In one essay from Zen in the Art of Writing, Ray Bradbury describes his method: Write a story on Monday, a second draft on Tuesday, a third on Wednesday, a fourth on Thursday, a fifth on Friday, and then send it off on Saturday. And unlike some other advice-givers, Bradbury doesn't seem to be one of those who says you must do it mechanically, even when inspiration isn't striking. To the contrary, he writes, "[I]f you are writing without zest, without gusto, without love, without fun, you are only half a writer." The impression these essays ultimately give is of a writer so full of gusto and zest you hope that some of it will rub off on you.
If you're looking for practical advice, you might be disappointed by the collection.

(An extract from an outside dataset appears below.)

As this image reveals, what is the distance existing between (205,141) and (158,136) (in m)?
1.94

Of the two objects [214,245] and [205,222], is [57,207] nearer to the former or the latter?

Bradbury credits most of his successful work to a single list of nouns he jotted down one day in his twenties. (THE LAKE, THE BABY, THE OLD WOMAN, THE RAVINE.) Over several decades, Bradbury returned to this same list--or so he claims--to inspire him. ("The Old Woman" and "The Ravine," for sure, I remember as some of the most outstanding sections of the story-collection-as-novel Dandelion Wine.) Who can imitate that? No one, I expect. But the essays themselves are so full of life and good feeling that they give you the impression that you might just be able to, especially if Bradbury believes in you--and they also give the impression that, somehow, he believes in you.
Zen is a collection of essays written at various points throughout Bradbury's life, and as with a lot of these compilations, you hear the same stories over and over again. Bradbury is especially fond of talking about how, as a kid, he tore up all his Buck Rogers comics in an effort to fit in, and the guilt he felt at betraying Buck was so strong that he vowed never to turn his back on his childhood loves again. "Since then," he writes, "I have never listened to anyone who criticized my taste in space travel, sideshows, or gorillas. When this occurs, I pack up my dinosaurs and leave the room." It's such a charming aside that you don't mind hearing it again.
Zen in the Art of Writing won't change any aspect of how or what I write. But it did give me some classic snippets that I'm going to share with my students. And as I find myself striving, slogging, to finish a book of my own, it was a nice inspirational kick in the pants.